Jolie Hoyt is a good Southern girl living in Hendrix, a small Florida Panhandle town. All too aware of her family’s closet full of secrets and long-held distrust of outsiders, Jolie throws caution to the wind when she meets Sam Lense, a Jewish anthropology student from Miami, who is in town to study the ethnic makeup of the region.
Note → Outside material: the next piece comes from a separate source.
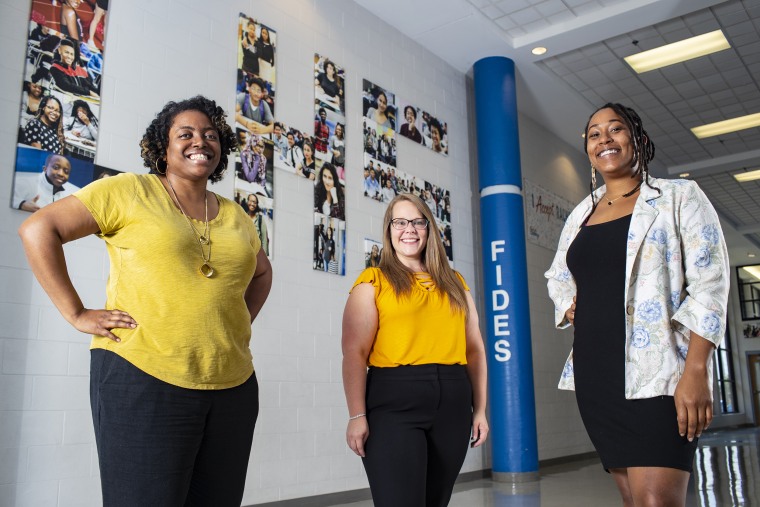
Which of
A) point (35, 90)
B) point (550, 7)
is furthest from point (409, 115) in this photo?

Jolie and Sam fall recklessly in love, but their affair ends abruptly when Sam is discovered to have pried too deeply into Hendrix’s dark racial history and he becomes the latest victim in a long tradition of small-town violence. Twelve years later, Jolie and Sam are forced to revisit the unresolved issues of their young love and finally shed light on the ugly history of Jolie’s hometown. A complex and compulsively readable Southern saga, American Ghost is a richly woven exploration of how the events of our past haunt our present.
PUBLISHERS WEEKLY
In her fourth novel (after The Schooling of Claybird Catts), Owens takes on an ugly subject and largely succeeds with an engrossing story. Based on the last reported lynching in America, Owens relocates the history to a tiny Florida town, where, in 1938, Henry Kite, a black man, was lynched after shooting a Jewish storekeeper. Decades later, the storekeeper's great-grandson, Sam, a graduate student in anthropology, arrives to investigate the lynching. Things get complicated when he falls for Jolie, a Pentecostal preacher's daughter whose family are thought of as "inbred hillbillies." In the town of Hendrix, everyone knows everything, and tongues wag over Jolie's catching herself a "rich Jew." Then, while hunting with her brothers, Sam is shot. As he recuperates, Jolie flees, believing he was only using her for the investigation. The two don't meet again until a decade later when another investigator becomes interested in the lynching. A thwarted romance set against the backdrop of a town's difficult history, this story showcases Owens's talent for characterization and her ability to make settings come alive, but her choice to write dialogue in dialect sounds too much like something we've heard before.